WHAT YOU ARE ASKED TO DO - Quote everything in the REWR_CONV documentation below, from "REWR_CONV is one" down to "level rewriting tools.".

>> Start SOURCE

REWR_CONV
Conv.REWR_CONV : (thm -> conv)
Uses an instance of a given equation to rewrite a term.
REWR_CONV is one of the basic building blocks for the implementation
of rewriting in the HOL system. In particular, the term replacement or
rewriting done by all the built-in rewriting rules and tactics is
ultimately done by applications of REWR_CONV to appropriate subterms.
The description given here for REWR_CONV may therefore be taken as a
specification of the atomic action of replacing equals by equals that is
used in all these higher level rewriting tools.
The first argument to REWR_CONV is expected to be an equational
theorem which is to be used as a left-to-right rewrite rule. The general
form of this theorem is:
A |- t[x1,...,xn] = u[x1,...,xn]
where x1, ..., xn are all the variables that occur free in the
left-hand side of the conclusion of the theorem but do not occur free in
the assumptions. Any of these variables may also be universally
quantified at the outermost level of the equation, as for example in:
A |- !x1...xn. t[x1,...,xn] = u[x1,...,xn]
Note that REWR_CONV will also work, but will give a generally
undesirable result (see below), if the right-hand side of the equation
contains free variables that do not also occur free on the left-hand
side, as for example in:
A |- t[x1,...,xn] = u[x1,...,xn,y1,...,ym]
where the variables y1, ..., ym do not occur free in t[x1,...,xn].

>> End SOURCE
>> Start RAW DATA

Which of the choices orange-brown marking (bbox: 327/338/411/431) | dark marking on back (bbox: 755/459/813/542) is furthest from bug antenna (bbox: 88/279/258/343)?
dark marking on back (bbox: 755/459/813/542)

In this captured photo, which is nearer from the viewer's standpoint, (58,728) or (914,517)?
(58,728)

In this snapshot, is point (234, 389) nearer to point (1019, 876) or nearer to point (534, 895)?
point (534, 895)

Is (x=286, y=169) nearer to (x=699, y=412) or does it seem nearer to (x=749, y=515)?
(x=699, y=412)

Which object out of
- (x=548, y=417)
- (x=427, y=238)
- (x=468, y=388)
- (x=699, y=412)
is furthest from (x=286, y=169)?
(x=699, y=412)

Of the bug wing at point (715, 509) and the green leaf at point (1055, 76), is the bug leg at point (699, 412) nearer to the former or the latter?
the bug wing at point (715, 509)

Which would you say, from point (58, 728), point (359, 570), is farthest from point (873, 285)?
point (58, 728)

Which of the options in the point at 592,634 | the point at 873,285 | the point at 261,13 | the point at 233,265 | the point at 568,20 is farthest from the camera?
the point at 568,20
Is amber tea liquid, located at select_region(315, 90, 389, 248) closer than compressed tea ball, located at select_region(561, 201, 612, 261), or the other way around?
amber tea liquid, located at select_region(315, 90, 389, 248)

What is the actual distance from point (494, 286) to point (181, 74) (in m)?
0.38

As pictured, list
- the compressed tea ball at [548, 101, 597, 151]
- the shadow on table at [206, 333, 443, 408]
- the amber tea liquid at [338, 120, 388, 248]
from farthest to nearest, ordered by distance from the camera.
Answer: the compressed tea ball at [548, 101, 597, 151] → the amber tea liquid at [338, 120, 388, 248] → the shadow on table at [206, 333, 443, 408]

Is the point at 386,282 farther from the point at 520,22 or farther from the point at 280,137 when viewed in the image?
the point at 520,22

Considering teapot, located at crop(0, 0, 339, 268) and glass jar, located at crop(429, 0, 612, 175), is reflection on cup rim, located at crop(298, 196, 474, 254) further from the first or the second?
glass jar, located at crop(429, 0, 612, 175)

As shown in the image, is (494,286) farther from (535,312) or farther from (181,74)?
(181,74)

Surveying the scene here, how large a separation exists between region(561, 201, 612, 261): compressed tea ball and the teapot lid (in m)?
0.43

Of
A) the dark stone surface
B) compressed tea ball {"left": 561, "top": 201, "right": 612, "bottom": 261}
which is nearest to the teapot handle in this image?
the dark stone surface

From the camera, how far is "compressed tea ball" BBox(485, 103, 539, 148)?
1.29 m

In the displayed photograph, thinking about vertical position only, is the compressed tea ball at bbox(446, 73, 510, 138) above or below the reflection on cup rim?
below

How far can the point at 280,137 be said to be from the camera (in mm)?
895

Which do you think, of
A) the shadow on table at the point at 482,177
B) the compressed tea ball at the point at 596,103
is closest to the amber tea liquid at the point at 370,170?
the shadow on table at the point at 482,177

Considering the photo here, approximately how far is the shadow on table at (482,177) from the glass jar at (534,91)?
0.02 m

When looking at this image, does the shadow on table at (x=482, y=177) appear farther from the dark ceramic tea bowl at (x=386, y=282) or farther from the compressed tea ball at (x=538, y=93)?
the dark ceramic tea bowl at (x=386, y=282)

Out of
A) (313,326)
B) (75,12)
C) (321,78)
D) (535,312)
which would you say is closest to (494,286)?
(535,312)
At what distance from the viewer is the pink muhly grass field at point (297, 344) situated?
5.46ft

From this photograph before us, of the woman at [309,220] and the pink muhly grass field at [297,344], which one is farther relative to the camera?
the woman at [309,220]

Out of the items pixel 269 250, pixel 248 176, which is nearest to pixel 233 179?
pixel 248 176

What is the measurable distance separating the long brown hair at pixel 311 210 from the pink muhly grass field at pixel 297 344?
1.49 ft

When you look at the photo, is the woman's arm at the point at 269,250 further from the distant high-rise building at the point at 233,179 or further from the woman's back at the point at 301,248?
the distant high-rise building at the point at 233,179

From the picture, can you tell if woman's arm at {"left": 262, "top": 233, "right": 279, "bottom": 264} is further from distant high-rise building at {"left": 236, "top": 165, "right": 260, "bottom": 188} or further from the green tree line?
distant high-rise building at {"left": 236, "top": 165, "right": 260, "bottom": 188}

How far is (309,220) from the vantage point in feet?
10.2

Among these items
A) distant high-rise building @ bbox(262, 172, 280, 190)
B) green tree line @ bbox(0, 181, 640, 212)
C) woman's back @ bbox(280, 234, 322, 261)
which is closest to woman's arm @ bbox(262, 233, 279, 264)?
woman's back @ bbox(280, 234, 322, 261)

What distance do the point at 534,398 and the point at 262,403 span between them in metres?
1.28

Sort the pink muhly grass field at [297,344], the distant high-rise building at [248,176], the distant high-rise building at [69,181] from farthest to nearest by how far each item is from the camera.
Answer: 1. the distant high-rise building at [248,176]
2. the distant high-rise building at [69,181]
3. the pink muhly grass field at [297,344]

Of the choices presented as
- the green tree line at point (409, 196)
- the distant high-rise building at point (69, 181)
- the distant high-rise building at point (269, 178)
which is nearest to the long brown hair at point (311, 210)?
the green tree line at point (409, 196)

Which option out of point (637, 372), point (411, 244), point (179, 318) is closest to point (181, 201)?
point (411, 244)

>> End RAW DATA
>> Start RAW DATA

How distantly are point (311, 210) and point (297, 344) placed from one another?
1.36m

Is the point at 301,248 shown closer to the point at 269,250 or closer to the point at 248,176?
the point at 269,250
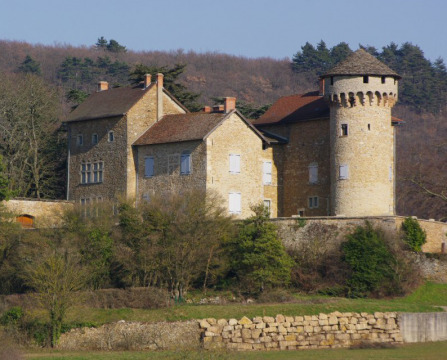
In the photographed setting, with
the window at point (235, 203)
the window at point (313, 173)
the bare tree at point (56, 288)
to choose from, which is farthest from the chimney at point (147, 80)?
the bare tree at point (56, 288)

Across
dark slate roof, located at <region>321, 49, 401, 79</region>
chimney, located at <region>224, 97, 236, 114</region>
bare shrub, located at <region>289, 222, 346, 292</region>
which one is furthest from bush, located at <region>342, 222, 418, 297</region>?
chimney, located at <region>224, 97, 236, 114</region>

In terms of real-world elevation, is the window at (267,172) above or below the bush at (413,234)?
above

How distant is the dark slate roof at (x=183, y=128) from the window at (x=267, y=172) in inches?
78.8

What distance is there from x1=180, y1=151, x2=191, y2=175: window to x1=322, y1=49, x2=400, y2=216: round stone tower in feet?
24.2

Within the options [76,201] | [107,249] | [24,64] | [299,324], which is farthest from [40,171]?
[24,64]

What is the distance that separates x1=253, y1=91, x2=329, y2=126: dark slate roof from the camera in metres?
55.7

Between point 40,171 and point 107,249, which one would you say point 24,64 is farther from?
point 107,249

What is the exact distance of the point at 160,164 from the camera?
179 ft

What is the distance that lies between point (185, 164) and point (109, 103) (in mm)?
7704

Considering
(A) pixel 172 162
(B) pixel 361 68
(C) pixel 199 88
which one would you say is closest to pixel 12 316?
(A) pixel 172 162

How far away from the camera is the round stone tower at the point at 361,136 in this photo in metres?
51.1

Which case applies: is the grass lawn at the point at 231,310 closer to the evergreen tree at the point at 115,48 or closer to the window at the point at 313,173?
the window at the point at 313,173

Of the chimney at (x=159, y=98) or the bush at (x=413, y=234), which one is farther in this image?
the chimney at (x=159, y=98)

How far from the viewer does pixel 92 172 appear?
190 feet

>> End RAW DATA
>> Start RAW DATA

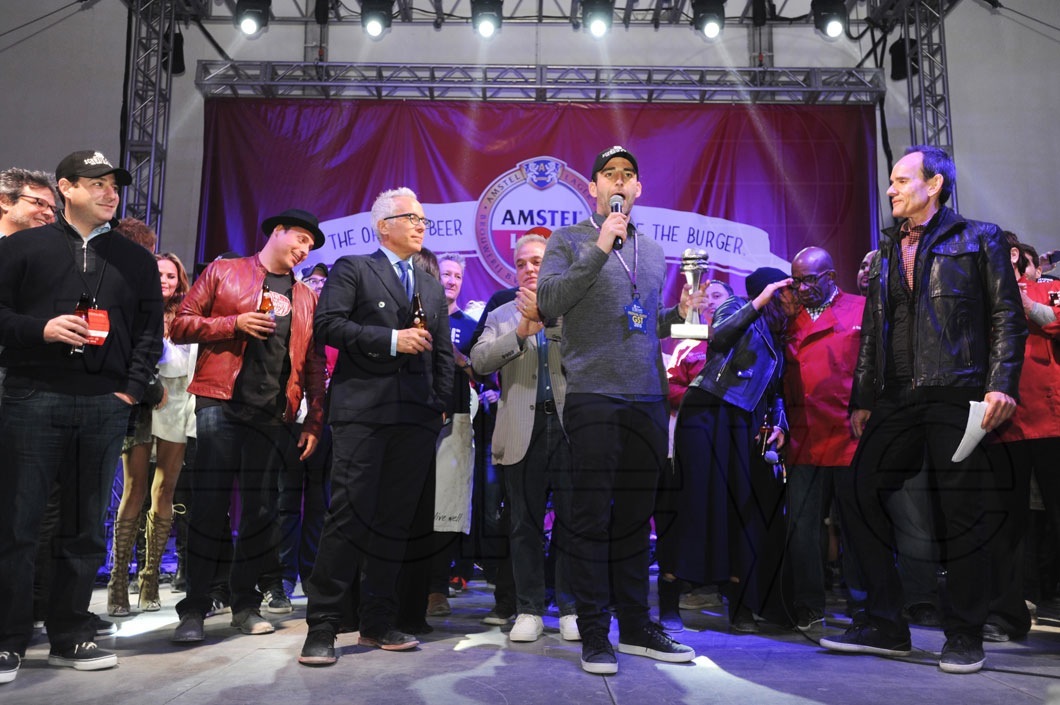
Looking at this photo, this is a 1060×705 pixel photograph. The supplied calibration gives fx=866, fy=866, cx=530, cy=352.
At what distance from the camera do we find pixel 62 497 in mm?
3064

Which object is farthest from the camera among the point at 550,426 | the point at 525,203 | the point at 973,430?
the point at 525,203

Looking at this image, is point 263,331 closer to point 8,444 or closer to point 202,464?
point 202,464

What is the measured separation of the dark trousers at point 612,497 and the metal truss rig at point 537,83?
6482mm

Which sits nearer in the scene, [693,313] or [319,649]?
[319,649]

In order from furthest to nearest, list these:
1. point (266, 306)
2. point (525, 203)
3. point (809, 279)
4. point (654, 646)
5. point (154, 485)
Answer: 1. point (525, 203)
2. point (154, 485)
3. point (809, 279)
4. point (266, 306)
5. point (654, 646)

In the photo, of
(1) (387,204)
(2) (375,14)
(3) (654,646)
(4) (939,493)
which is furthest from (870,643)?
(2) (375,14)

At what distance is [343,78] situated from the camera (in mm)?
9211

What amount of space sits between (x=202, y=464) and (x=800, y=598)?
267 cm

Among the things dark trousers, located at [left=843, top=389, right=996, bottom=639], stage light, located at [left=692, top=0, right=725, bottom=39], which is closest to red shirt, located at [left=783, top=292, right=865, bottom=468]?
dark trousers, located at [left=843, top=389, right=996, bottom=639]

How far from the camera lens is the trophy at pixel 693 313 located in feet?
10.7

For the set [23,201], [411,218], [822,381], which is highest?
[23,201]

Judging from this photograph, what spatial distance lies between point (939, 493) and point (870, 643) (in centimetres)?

>> End RAW DATA

TASK ANSWER -
REWR_CONV is one of the basic building blocks for the implementation
of rewriting in the HOL system. In particular, the term replacement or
rewriting done by all the built-in rewriting rules and tactics is
ultimately done by applications of REWR_CONV to appropriate subterms.
The description given here for REWR_CONV may therefore be taken as a
specification of the atomic action of replacing equals by equals that is
used in all these higher level rewriting tools.